When patients were unable to read instructions on a medicine bottle or parents could not understand a letter sent home from school, Ms Winslet said, people could be left "isolated and fearful" and lacking in any sense of control.
"Every aspect of their everyday lives can be dictated by their inability to read," said Ms Winslet, speaking in London.
'A life in hiding'
The actress won an Oscar playing a character whose secret was that she was illiterate and she said that researching the role, in The Reader, she had spent time with women who had been too ashamed to admit their problem.
"It was like a life in hiding," said Ms Winslet, as illiterate women found ways to avoid revealing how poorly they could read and write. "They would pretend to blend in."
She knew one woman who pretended to have broken her hand and wore a cast whenever she thought she would be asked to fill in a form.
The woman even broke off relationships rather than reveal her secret.
"She had spent her life ashamed and living a lie," said Ms Winslet.
For most people, she said, learning to read was completely taken for granted but a sizeable and unseen minority were stuck with poor literacy levels that crushed their chances.
"It's like living in a country and never learning the language," she said.
Poorest communities
The Words for Work: Women in Leadership project will teach literacy and employment skills, such as writing CVs, in classes running in London, Manchester and Nottingham, with three years of funding from the Lancome cosmetics company.
They will be aimed at women aged between 16 and 20 and there will be an emphasis on raising confidence and challenging stereotypes.

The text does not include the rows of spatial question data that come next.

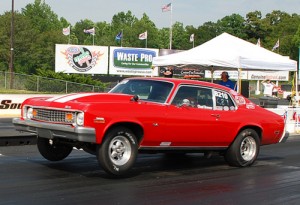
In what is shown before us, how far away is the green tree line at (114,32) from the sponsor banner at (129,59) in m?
12.4

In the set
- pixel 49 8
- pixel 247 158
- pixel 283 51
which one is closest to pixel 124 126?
pixel 247 158

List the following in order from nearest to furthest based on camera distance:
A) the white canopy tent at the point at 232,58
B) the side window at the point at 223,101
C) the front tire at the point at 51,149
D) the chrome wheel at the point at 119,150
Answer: the chrome wheel at the point at 119,150
the front tire at the point at 51,149
the side window at the point at 223,101
the white canopy tent at the point at 232,58

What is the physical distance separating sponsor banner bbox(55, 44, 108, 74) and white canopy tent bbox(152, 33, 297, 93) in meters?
36.5

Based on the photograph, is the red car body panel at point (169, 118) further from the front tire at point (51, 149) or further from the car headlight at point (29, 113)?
the front tire at point (51, 149)

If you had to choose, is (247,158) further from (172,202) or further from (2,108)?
(2,108)

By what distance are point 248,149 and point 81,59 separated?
145ft

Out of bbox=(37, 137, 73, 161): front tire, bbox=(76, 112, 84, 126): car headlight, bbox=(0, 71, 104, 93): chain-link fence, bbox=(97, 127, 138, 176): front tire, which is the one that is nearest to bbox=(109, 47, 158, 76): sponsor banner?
bbox=(0, 71, 104, 93): chain-link fence

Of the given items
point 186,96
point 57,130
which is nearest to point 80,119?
point 57,130

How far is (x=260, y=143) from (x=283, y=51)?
8999 centimetres

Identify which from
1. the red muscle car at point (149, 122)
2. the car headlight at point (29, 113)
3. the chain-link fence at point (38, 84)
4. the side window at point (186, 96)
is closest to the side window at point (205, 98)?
the red muscle car at point (149, 122)

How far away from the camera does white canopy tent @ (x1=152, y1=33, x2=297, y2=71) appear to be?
49.8ft

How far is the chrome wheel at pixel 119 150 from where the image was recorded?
7.36 metres

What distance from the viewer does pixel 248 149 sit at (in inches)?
369

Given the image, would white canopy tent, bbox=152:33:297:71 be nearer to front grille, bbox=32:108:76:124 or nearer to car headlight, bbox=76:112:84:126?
front grille, bbox=32:108:76:124
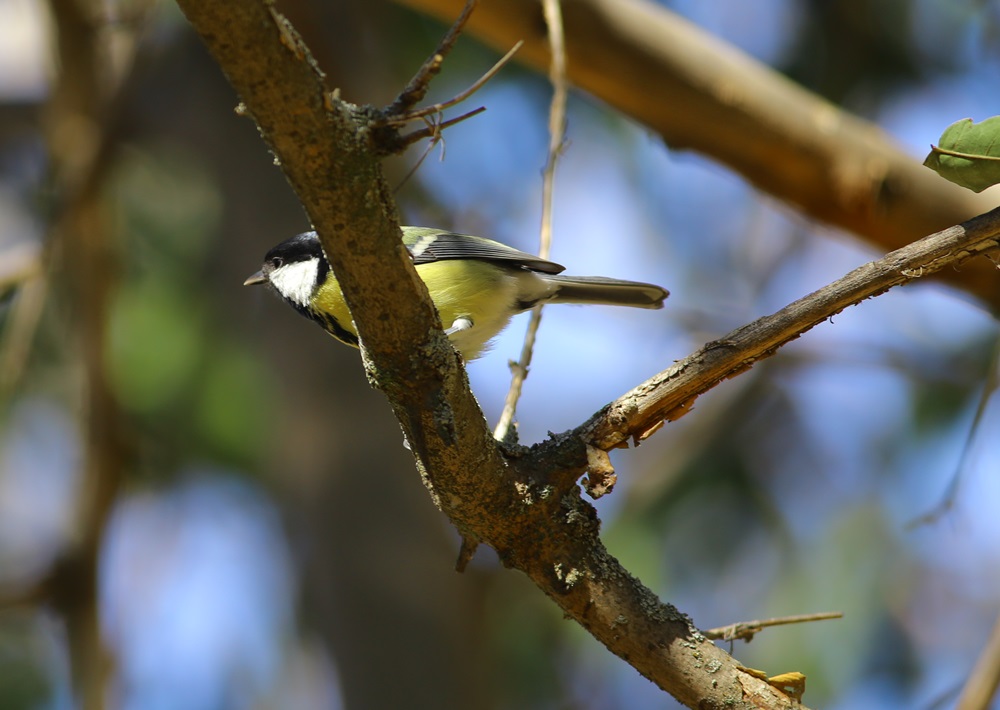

Girls on average achieve better results than boys in English while at school and are less likely to be illiterate as adults but, the literacy charity says, they can still lack confidence when looking for a job.
The rise of an online and digital culture has seen a widening of the gap for those without basic reading and writing ability, the charity says.
Fiona Evans, of the National Literacy Trust, said there were still many young women leaving school without the levels of literacy they needed.
"As a result, these young women will find it hard to get a job and be more likely to live in poverty. This issue is particularly acute for young women from the poorest communities," she said.